Provide only the number of lines below that hold "burst".

[Materials provided]

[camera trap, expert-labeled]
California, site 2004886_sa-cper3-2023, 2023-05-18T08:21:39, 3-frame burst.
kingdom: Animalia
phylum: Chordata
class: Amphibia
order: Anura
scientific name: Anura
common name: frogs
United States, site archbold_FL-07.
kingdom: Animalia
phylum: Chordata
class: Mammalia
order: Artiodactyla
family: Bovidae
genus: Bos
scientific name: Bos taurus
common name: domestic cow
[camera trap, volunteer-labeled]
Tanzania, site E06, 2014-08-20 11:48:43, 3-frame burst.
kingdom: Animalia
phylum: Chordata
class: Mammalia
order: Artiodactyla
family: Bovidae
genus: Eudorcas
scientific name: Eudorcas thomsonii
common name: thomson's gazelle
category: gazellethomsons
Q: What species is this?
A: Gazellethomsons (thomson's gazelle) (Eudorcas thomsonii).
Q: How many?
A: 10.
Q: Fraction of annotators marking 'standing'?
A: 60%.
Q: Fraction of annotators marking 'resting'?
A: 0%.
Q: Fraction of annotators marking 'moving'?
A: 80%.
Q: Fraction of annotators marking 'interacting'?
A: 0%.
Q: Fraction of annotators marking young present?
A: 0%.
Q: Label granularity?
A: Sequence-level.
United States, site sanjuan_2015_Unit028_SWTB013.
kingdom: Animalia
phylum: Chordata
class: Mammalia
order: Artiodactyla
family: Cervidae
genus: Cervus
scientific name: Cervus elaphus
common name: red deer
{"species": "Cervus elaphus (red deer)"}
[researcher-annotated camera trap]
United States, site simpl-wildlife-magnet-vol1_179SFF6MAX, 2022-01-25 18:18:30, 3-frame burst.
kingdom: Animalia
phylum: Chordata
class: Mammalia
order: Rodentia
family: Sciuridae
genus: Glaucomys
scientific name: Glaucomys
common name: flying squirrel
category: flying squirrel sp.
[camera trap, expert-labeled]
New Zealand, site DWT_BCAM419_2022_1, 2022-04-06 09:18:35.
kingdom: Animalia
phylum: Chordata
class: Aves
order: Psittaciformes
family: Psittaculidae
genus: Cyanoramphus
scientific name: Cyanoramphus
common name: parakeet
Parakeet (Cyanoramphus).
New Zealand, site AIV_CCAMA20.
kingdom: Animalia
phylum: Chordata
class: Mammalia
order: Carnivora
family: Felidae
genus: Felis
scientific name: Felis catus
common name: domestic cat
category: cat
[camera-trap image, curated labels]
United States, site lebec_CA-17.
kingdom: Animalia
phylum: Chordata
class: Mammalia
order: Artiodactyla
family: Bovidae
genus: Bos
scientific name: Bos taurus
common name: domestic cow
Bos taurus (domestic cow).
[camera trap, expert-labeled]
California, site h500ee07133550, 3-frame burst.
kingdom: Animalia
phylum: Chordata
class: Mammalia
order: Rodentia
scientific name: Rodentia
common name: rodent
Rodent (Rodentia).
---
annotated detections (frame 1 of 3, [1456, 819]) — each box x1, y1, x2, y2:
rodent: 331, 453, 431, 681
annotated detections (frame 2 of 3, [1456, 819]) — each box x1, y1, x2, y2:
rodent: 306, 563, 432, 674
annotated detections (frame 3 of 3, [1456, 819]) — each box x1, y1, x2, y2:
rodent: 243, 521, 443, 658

[/Materials provided]

*Task response*.
4